Enterprises and markets are worried that under the effect of interest rate increase by the Federal Reserve, U.S. stocks have stepped into a bear market, and the Dow Jones index, which represents the traditional economy, has fallen for eight weeks in a row, setting a record for the longest market decline since 1923. The Standard & Poor's 500 Index and Nasdaq.

The composite index fell for seven consecutive weeks, falling by 3.05% and 3.82% respectively.

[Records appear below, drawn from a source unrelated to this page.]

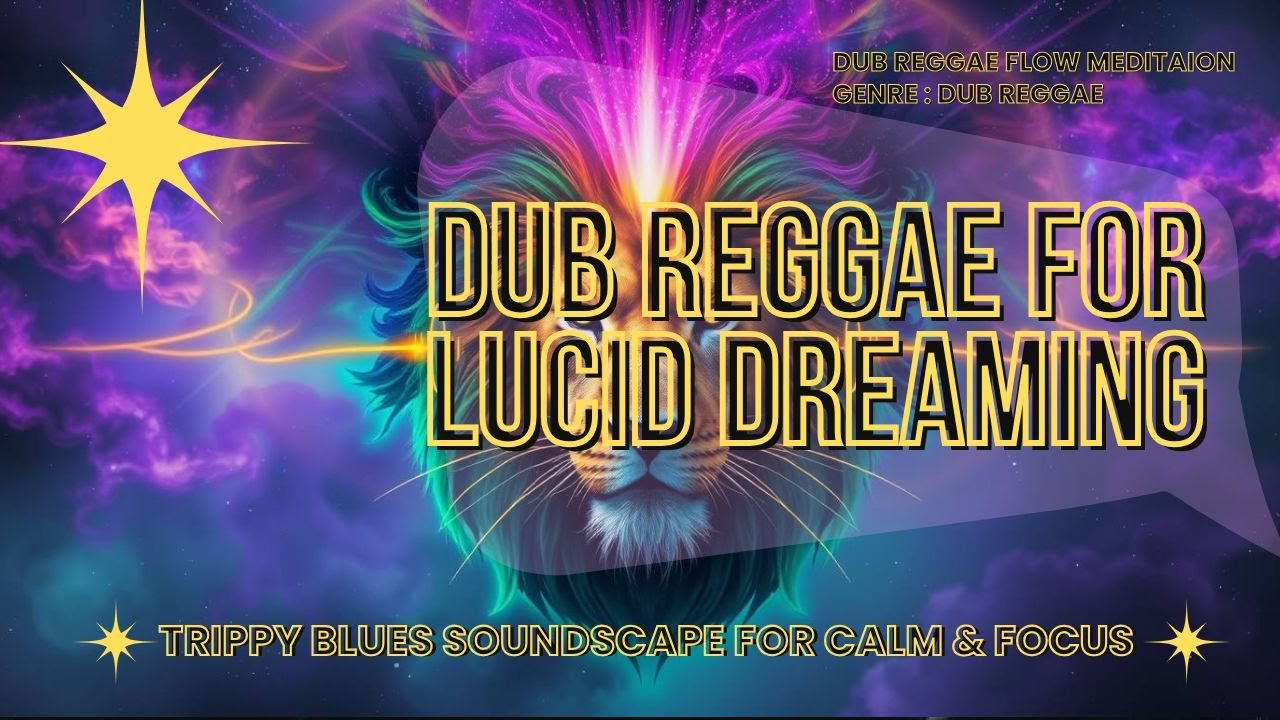 Dub Reggae For Lucid Dreaming – Trippy Blues Soundscape for Calm & Focus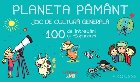 Planeta Pamant. Joc de cultura generala. 100 de intrebari si raspunsuri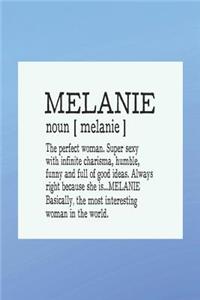 Melanie Noun [ Melanie ] the Perfect Woman Super Sexy with Infinite Charisma, Funny and Full of Good Ideas. Always Right Because She Is... Melanie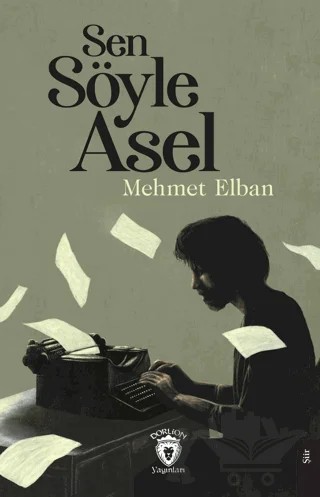 Sen Söyle Asel – Mehmet Elban – Dorlion Yayınları kitap kapağı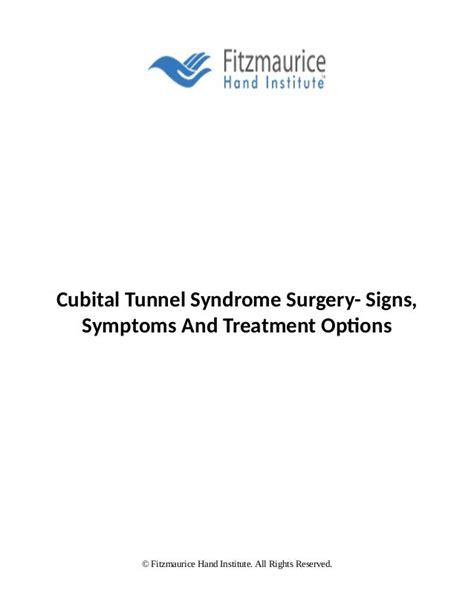 Cubital Tunnel Syndrome Surgery Signs Symptoms And Treatment Options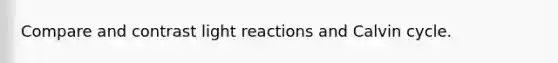 Compare and contrast light reactions and Calvin cycle.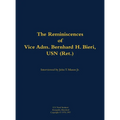 The Reminiscences of Vice Adm. Bernhard H. Bieri, USN (Ret.): 1889-1971 - Hardcover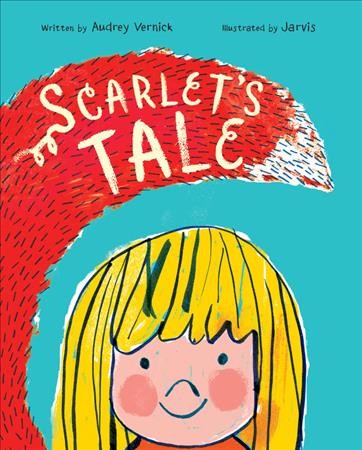 Scarlet's tale / written by Audrey Vernick ; illustrated by Jarvis.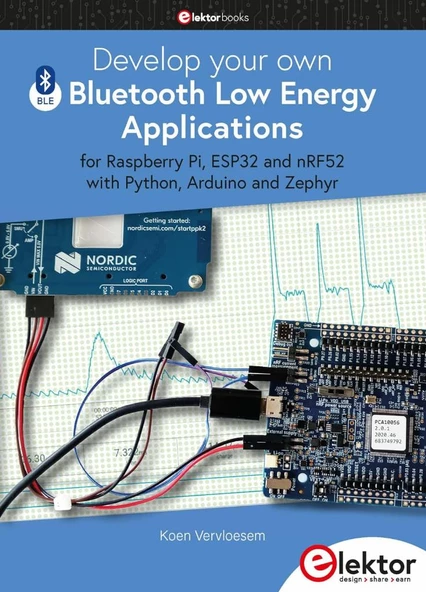 Develop your own Bluetooth Low Energy Applications: for Raspberry Pi, ESP32 and nRF52 with Python, Arduino and Zephyr oen Vervloesem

U.S. labor and manufacturing data are dragging at the same time, the economic recession is lingering, and investors are worried that the Federal Reserve will raise interest rates to fight off high inflation, which will further plunge the U.S. economy into recession. Last week's dollar exchange

Both the price and the yield of one-year government bonds fell, and with the decline of European and American stocks, gold became a haven for safe-haven funds. The lowest price of gold last week was $1,786, and the highest price was $1,849.5, closing at $1,846.6.

In a week, the price of gold rose by $35.1.